Los próximos minutos permanecemos en silencio y observo miles de luces acercarse cada vez más a nosotros. O más bien, nosotros a ellas.
—Ya casi llegamos —anuncia.
Adapto mi compostura por una más recta en el incómodo y mal oliente asiento y me quedo anonadada con tan singular belleza y espectáculo que hay frente a mí. Soy consciente de que mi rostro de seguro es un poema ahora.
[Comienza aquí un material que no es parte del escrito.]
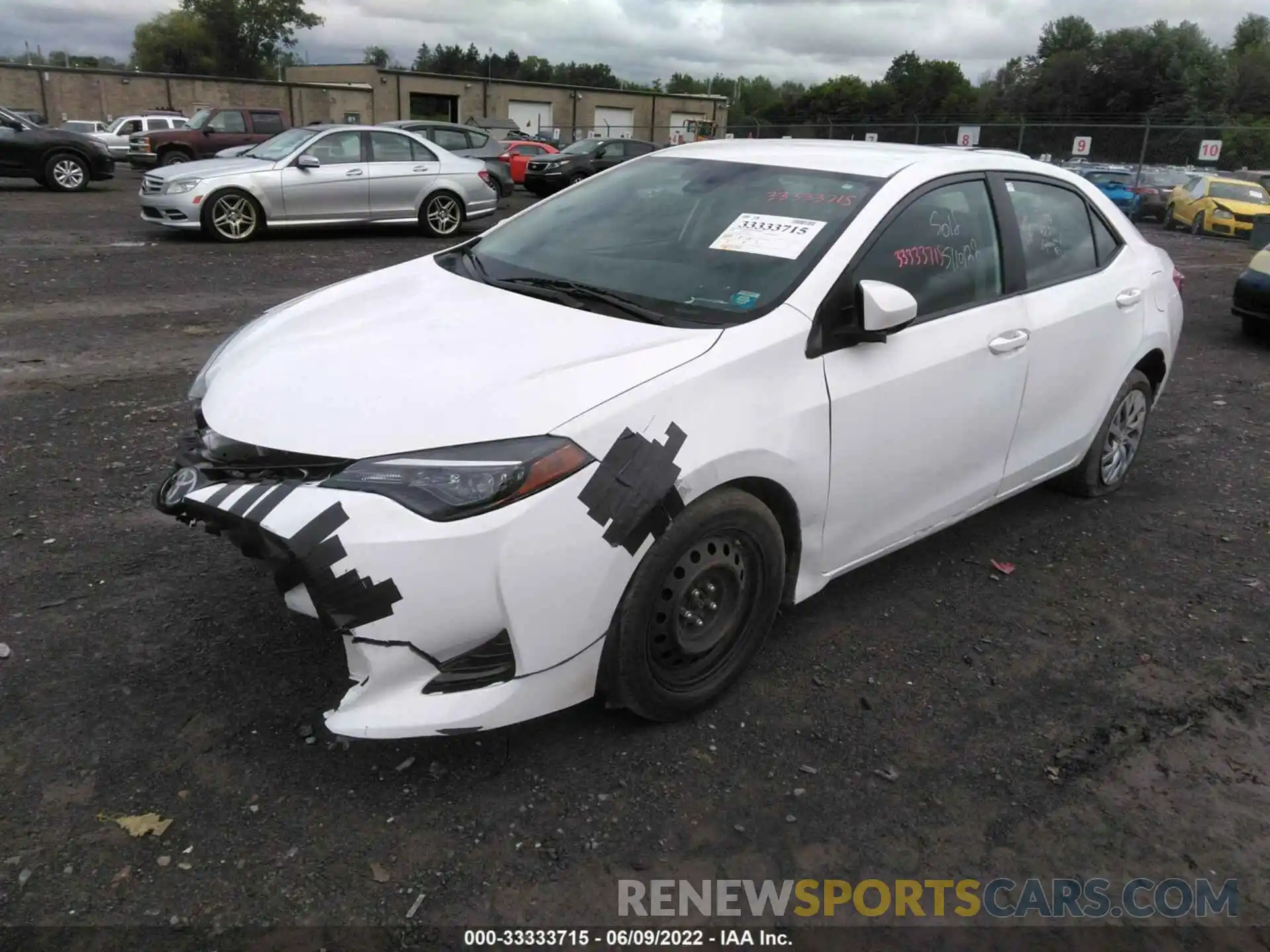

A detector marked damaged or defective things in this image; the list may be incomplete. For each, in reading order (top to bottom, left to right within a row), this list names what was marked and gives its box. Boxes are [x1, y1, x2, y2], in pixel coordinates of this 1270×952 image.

damaged front bumper [156, 444, 632, 741]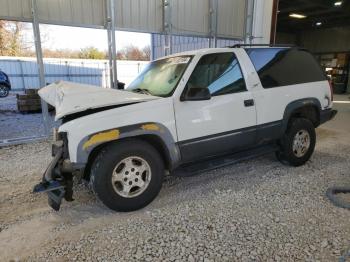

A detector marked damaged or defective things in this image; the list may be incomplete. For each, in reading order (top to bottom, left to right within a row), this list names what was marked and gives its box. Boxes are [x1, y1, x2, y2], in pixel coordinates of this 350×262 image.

dented hood [38, 81, 159, 119]
damaged white suv [33, 46, 336, 212]
damaged front bumper [33, 135, 77, 211]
Estoy cautivada con las miles de luces alrededor de nosotros y las decenas de diferentes medios de transporte que pasan tanto cerca como lejos de el automóvil del hombre canoso.
—Es hermoso —comento.
—¿Qué? ¿La ciudad?, ¿o yo?
Asiento lentamente y luego me detengo de golpe al escuchar tal pregunta.
—La ciudad, por supuesto —aclaro.
Mi conductor vuelve a reír y se estaciona en un lugar cerca de unas enormes calles encerradas por unas grandes vayas de metal con alambres picudos alrededor.
—Bueno, preciosa, hemos llegado. Espero que te vaya bien donde quiera que vayas. Y cuídate.
—Muchas gracias.
Cierro la puerta y me quedo de pie frente a el paisaje. Es cautivador y exageradamente resplandeciente.
Ignoro las miradas extrañas que muchas personas me lanzan y, con precaución, comienzo a caminar en dirección a donde parece se entra para poder llegar a las calles encerradas.